Baylee Wilson, second from left, of Abbeville High School, won first first in Lander University’s inaugural Dr. Benjamin E. Mays High School Essay Contest. From left are Thomas Histon, a student teacher at Abbeville High School; Rhett Allord, of Ninety Six High School, and Gray McCrea, of Greenwood High School. Photo by Laura Wood

Lander University has presented awards in the first annual Dr. Benjamin E. Mays High School Essay Contest to students in the Lakelands.

The competition honors the achievements of Mays, a Greenwood native and renowned educator and mentor to leaders in the U.S. civil rights movement.

Baylee Wilson, of Abbeville High School, earned first place for her essay, titled "Civil Rights Movement Essay: Dr. Benjamin E. Mays.” Thomas Histon, an Abbeville High School student teacher who was an instructor to Wilson, also was recognized.

Second place honors were awarded to Rhett Allord, of Ninety Six High School, for his essay, titled "How Food Banks Can Address Food Insecurity Using Benjamin Mays' 5 Core Principles." An essay titled, "Benjamin Mays Action Plan," earned third place for Gray McCrea, of Greenwood High School.

Dr. Kevin Witherspoon, who is the first to hold the Dr. Benjamin E. Mays Endowed Chair at Lander, said the competition’s entries were outstanding. “After the top three essays were selected by the judges, there remained a number of essays that were identified as significant in quality. For that reason, an additional seven awards were given to recognize the contributions of other students.”

Honorable mention awards were presented to Gabriel Blizzard, Ean Zenil Escobar, Emmett Hamilton, Aaryan Patel and Reagan Sherwood, all of Greenwood High School; Natalie Cowan, of Ninety Six High School, and Kannon Roberts, of McCormick High School.

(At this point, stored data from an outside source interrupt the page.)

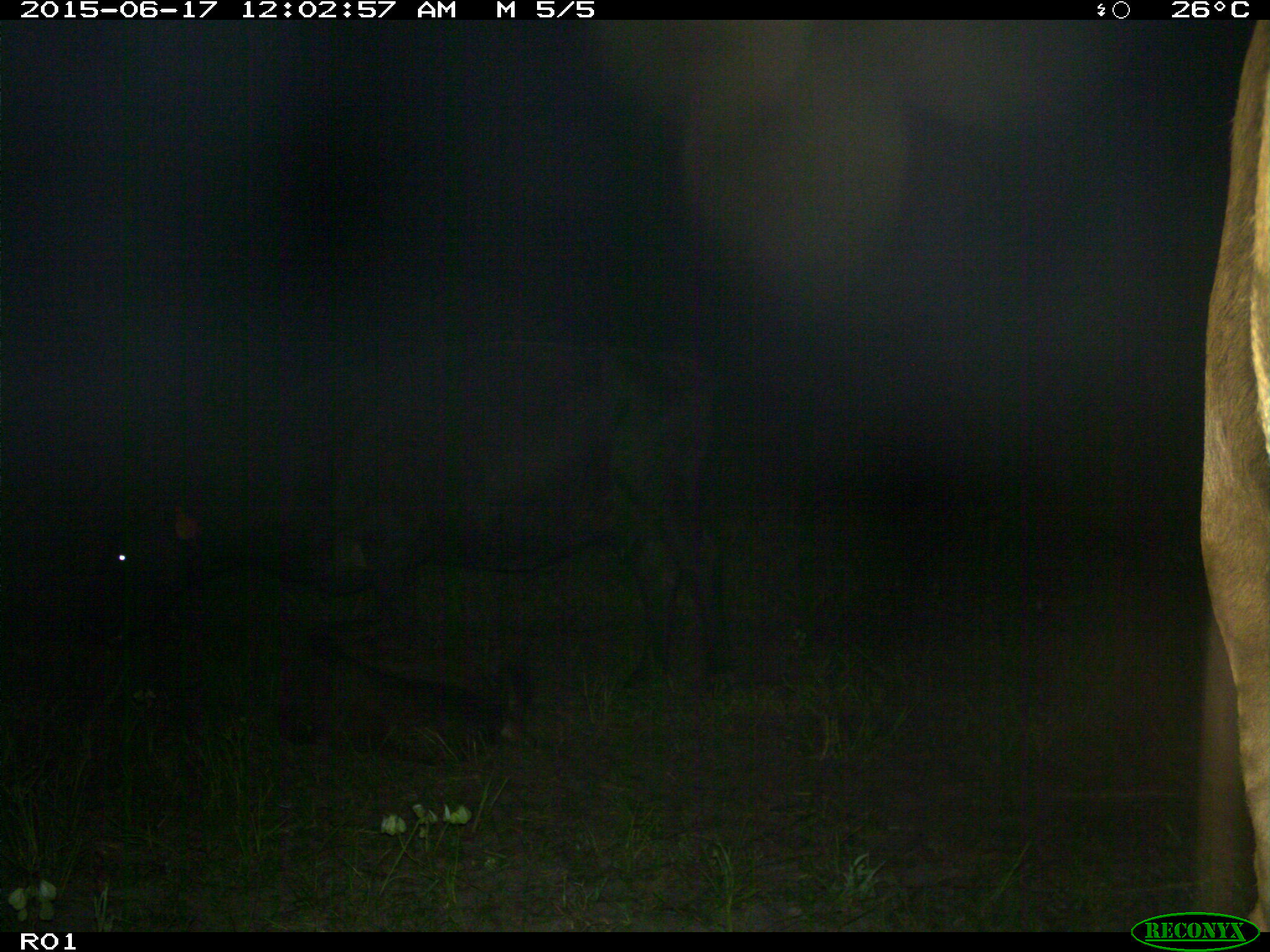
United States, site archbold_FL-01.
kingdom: Animalia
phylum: Chordata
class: Mammalia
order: Artiodactyla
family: Bovidae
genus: Bos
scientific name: Bos taurus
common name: domestic cow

The topic for the essay competition focused on "Benjamin E. Mays and the Spirit of Social Activism," Witherspoon said.

Teachers in area high schools developed assignments that incorporated Benjamin Mays’ leadership qualities and what Witherspoon  described as Mays’ “5 Core Principles”: 1) The Capacity for Love and Forgiveness; 2) Working Together; 3) Living the Life of "the High-Minded Soul"; 4) Hard Work, Professionalism and Dignity; and 5) Moral Courage.

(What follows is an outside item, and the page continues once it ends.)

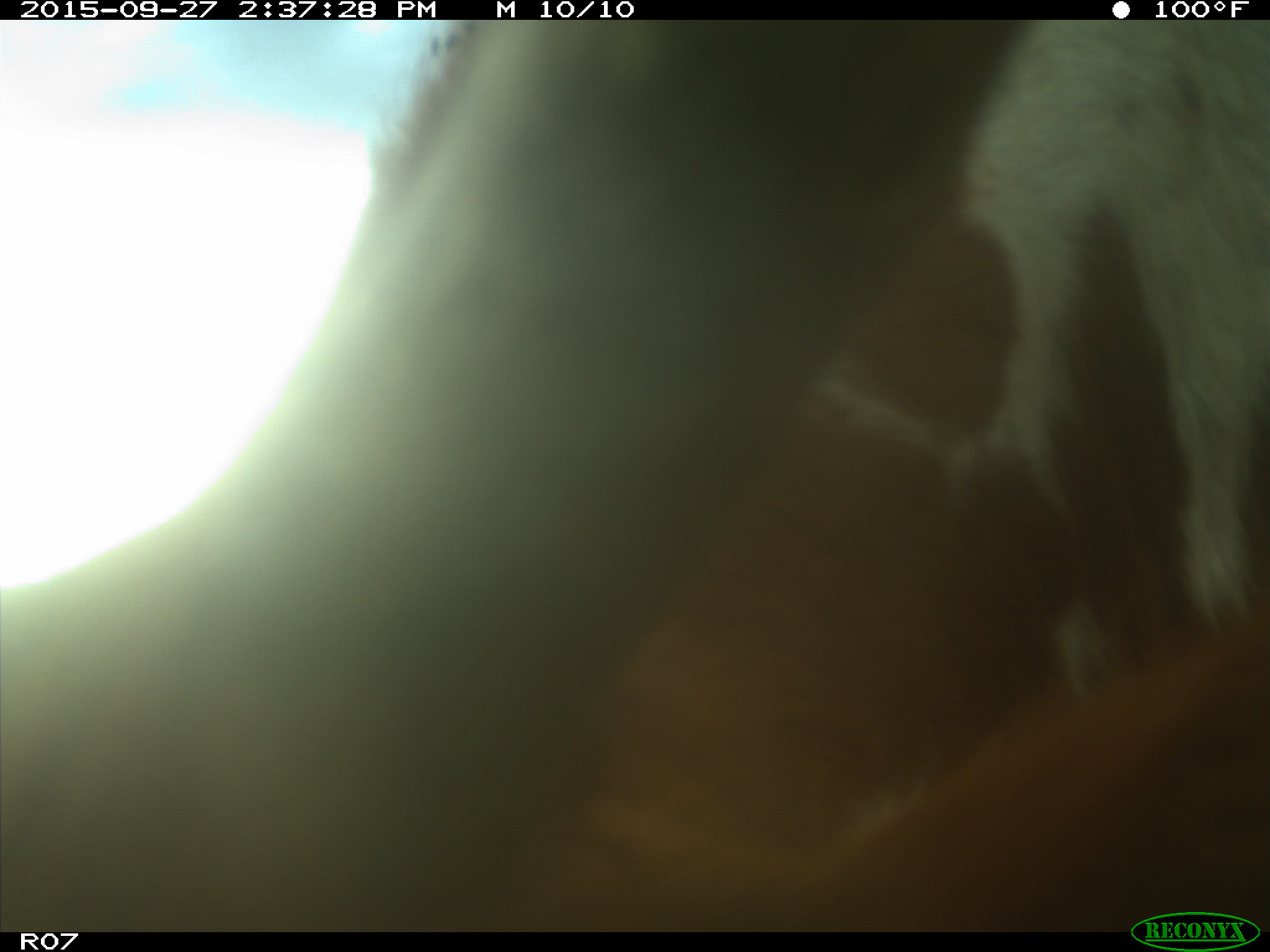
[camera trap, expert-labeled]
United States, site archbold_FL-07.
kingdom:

Building on those ideas, teachers developed their own assignments and then submitted the top essays as nominees for the contest. “Extending our understanding of Dr. Mays into the schools and our community is not only part of the mission of the Dr. Benjamin E. Mays Chair at Lander, but more importantly, inspires more young people in our community to learn from the peerless example he set and hopefully to make positive changes in the future,” Witherspoon said.

The Dr. Benjamin E. Mays Endowed Chair was created in 2020 through a gift to The Lander Foundation from Doug and Sally Kauffmann. Doug is the former chair of The Lander Foundation board of directors, and Sally is a 1975 alumna. The Kauffmanns’ gift created the first endowed chair in the College of Behavioral and Social Sciences and the second endowed chair at Lander University.

The gift to Lander honors the enduring legacy of Mays, the son of former slaves whose insatiable desire for education led him to Bates College in Maine and later to the University of Chicago, where he first earned a master’s degree and later a doctorate. He was president of Morehouse College for 28 years and became a mentor to Dr. Martin Luther King Jr. Mays has been called the “Schoolmaster of the Civil Rights Movement” because of his mentorship of King and many other civil rights leaders.